=== Set exercise ===
Rewrite the lines below, swapping each occurrence of "deep blue water" for "dark blue water" and keeping everything else the same.

=== Records provided ===
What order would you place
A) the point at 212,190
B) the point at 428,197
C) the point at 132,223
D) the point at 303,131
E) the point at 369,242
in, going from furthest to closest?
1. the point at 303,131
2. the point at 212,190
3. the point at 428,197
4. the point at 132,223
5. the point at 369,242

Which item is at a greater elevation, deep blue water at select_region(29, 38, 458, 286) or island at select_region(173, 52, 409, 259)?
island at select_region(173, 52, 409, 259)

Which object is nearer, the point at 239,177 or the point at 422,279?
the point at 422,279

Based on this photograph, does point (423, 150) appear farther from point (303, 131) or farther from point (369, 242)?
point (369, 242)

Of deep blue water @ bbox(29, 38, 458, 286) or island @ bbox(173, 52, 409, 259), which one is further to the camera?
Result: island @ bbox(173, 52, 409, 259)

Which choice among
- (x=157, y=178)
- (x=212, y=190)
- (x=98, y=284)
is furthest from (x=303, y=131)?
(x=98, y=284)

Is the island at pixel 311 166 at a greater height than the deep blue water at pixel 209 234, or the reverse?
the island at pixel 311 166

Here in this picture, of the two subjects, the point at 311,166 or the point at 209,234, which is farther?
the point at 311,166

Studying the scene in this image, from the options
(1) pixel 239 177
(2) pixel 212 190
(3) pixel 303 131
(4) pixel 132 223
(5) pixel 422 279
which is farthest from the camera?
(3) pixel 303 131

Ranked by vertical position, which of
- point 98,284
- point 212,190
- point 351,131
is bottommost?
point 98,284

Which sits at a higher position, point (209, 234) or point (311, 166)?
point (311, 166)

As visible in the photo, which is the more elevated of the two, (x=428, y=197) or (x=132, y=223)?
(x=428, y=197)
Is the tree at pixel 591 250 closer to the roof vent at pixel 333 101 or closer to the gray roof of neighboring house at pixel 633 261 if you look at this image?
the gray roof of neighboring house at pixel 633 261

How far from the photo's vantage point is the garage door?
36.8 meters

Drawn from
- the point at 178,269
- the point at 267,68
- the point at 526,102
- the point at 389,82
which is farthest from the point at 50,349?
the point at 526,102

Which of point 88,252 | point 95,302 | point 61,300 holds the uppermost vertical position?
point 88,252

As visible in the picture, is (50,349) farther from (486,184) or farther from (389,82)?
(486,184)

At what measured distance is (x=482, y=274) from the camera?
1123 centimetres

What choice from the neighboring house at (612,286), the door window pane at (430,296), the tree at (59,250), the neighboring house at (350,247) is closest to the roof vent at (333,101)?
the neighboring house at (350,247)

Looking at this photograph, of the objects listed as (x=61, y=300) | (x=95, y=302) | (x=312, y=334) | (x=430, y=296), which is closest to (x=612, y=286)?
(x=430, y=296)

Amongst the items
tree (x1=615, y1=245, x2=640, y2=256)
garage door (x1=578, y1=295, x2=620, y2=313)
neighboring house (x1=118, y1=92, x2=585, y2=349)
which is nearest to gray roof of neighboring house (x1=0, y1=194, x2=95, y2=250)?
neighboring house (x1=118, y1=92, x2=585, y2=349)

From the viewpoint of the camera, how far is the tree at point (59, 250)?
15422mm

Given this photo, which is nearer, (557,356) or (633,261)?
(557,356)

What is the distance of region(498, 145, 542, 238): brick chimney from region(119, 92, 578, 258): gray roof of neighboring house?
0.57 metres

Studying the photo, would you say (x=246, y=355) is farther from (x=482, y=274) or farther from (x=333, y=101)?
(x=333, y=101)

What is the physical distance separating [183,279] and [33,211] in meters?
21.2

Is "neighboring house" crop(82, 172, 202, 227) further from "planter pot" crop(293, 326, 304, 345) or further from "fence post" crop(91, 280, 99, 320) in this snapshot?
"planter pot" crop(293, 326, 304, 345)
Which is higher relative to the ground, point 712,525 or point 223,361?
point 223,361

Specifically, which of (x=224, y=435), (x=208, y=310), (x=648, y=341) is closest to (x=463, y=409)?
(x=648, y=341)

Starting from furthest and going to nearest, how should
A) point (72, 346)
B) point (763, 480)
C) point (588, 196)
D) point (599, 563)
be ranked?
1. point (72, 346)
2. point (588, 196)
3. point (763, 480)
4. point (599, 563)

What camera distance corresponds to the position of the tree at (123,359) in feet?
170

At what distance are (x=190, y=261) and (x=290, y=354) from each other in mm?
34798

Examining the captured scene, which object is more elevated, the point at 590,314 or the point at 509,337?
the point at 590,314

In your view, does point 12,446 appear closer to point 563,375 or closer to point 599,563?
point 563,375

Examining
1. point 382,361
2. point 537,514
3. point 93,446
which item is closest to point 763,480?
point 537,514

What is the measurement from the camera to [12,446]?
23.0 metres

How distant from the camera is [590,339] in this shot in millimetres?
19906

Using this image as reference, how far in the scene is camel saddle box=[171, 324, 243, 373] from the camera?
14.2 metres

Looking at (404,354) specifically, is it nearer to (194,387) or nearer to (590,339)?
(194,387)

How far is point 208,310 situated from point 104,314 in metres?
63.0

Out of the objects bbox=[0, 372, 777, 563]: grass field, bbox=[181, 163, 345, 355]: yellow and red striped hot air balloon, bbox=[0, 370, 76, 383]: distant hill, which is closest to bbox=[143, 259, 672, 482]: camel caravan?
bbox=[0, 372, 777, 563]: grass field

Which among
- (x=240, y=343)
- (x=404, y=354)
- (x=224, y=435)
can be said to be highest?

=== Task answer ===
What order would you place
A) the point at 212,190
B) the point at 428,197
C) the point at 132,223
D) the point at 303,131
E) the point at 369,242
in, going from furthest to closest?
1. the point at 303,131
2. the point at 212,190
3. the point at 428,197
4. the point at 132,223
5. the point at 369,242

Which item is at a greater elevation, dark blue water at select_region(29, 38, 458, 286) or island at select_region(173, 52, 409, 259)?
island at select_region(173, 52, 409, 259)

Which object is nearer, the point at 239,177 or the point at 422,279?
the point at 422,279

Based on this photograph, does point (423, 150) appear farther from point (303, 131) or farther from point (369, 242)?
point (369, 242)

Of dark blue water @ bbox(29, 38, 458, 286) or island @ bbox(173, 52, 409, 259), which one is further to the camera?
Result: island @ bbox(173, 52, 409, 259)

Which choice among
- (x=157, y=178)
- (x=212, y=190)
- (x=98, y=284)
is furthest from (x=303, y=131)?
(x=98, y=284)

Is the island at pixel 311 166 at a greater height than the dark blue water at pixel 209 234, or the reverse?
the island at pixel 311 166

Here in this picture, of the two subjects, the point at 311,166 or the point at 209,234, which is farther?
the point at 311,166

Studying the scene in this image, from the options
(1) pixel 239 177
(2) pixel 212 190
(3) pixel 303 131
(4) pixel 132 223
(5) pixel 422 279
which is farthest from the camera?
(3) pixel 303 131

Ranked by vertical position, which of
- point 98,284
- point 212,190
- point 351,131
is bottommost?
point 98,284

Which sits at a higher position, point (209, 234) or point (311, 166)?
point (311, 166)

As visible in the photo, which is the more elevated of the two, (x=428, y=197) or (x=132, y=223)?
(x=428, y=197)
Is the tree at pixel 591 250 closer to the roof vent at pixel 333 101 or closer to the gray roof of neighboring house at pixel 633 261 if you look at this image?
the gray roof of neighboring house at pixel 633 261

How far from the photo's vantage point is the garage door?
36.8 meters

Drawn from
- the point at 178,269
- the point at 267,68
- the point at 526,102
- the point at 389,82
which is farthest from the point at 50,349?
the point at 526,102

Which of point 88,252 | point 95,302 | point 61,300 holds the uppermost vertical position?
point 88,252

As visible in the picture, is (50,349) farther from (486,184) or farther from (389,82)?
(486,184)

At what measured distance is (x=482, y=274) from the camera?
1123 centimetres

What choice from the neighboring house at (612,286), the door window pane at (430,296), the tree at (59,250), the neighboring house at (350,247) is closest to the roof vent at (333,101)?
the neighboring house at (350,247)

Looking at this photograph, of the objects listed as (x=61, y=300) | (x=95, y=302) | (x=312, y=334) | (x=430, y=296), which is closest to (x=612, y=286)?
(x=430, y=296)

Amongst the items
tree (x1=615, y1=245, x2=640, y2=256)
garage door (x1=578, y1=295, x2=620, y2=313)
neighboring house (x1=118, y1=92, x2=585, y2=349)
which is nearest to gray roof of neighboring house (x1=0, y1=194, x2=95, y2=250)?
neighboring house (x1=118, y1=92, x2=585, y2=349)

From the viewpoint of the camera, how far is the tree at point (59, 250)?
15422mm

Given this photo, which is nearer, (557,356) or (633,261)?
(557,356)

What is the distance of region(498, 145, 542, 238): brick chimney from region(119, 92, 578, 258): gray roof of neighboring house?
0.57 metres

Studying the photo, would you say (x=246, y=355) is farther from (x=482, y=274) or farther from (x=333, y=101)?
(x=333, y=101)

What is the physical distance separating [183,279] and [33,211] in meters?
21.2

Is "neighboring house" crop(82, 172, 202, 227) further from "planter pot" crop(293, 326, 304, 345) or further from "fence post" crop(91, 280, 99, 320) in this snapshot?
"planter pot" crop(293, 326, 304, 345)
Which is higher relative to the ground, point 712,525 or point 223,361?
point 223,361

Specifically, which of (x=224, y=435), (x=208, y=310), (x=648, y=341) is closest to (x=463, y=409)?
(x=648, y=341)

Starting from furthest and going to nearest, how should
A) point (72, 346)
B) point (763, 480)
C) point (588, 196)
D) point (599, 563)
be ranked?
1. point (72, 346)
2. point (588, 196)
3. point (763, 480)
4. point (599, 563)

What camera distance corresponds to the position of the tree at (123,359) in feet?
170

At what distance are (x=190, y=261) and (x=290, y=354) from each other in mm?
34798

Examining the captured scene, which object is more elevated, the point at 590,314 or the point at 509,337?
the point at 590,314

In your view, does point 12,446 appear closer to point 563,375 or closer to point 599,563?
point 563,375

Examining
1. point 382,361
2. point 537,514
3. point 93,446
which item is closest to point 763,480?
point 537,514

What is the measurement from the camera to [12,446]?
23.0 metres

How distant from the camera is [590,339] in this shot in millimetres?
19906

Using this image as reference, how far in the scene is camel saddle box=[171, 324, 243, 373] from the camera?
14.2 metres

Looking at (404,354) specifically, is it nearer to (194,387) or nearer to (590,339)?
(194,387)

How far is point 208,310 situated from point 104,314 in metres?
63.0

Out of the objects bbox=[0, 372, 777, 563]: grass field, bbox=[181, 163, 345, 355]: yellow and red striped hot air balloon, bbox=[0, 370, 76, 383]: distant hill, which is closest to bbox=[143, 259, 672, 482]: camel caravan?
bbox=[0, 372, 777, 563]: grass field

Which among
- (x=240, y=343)
- (x=404, y=354)
- (x=224, y=435)
can be said to be highest?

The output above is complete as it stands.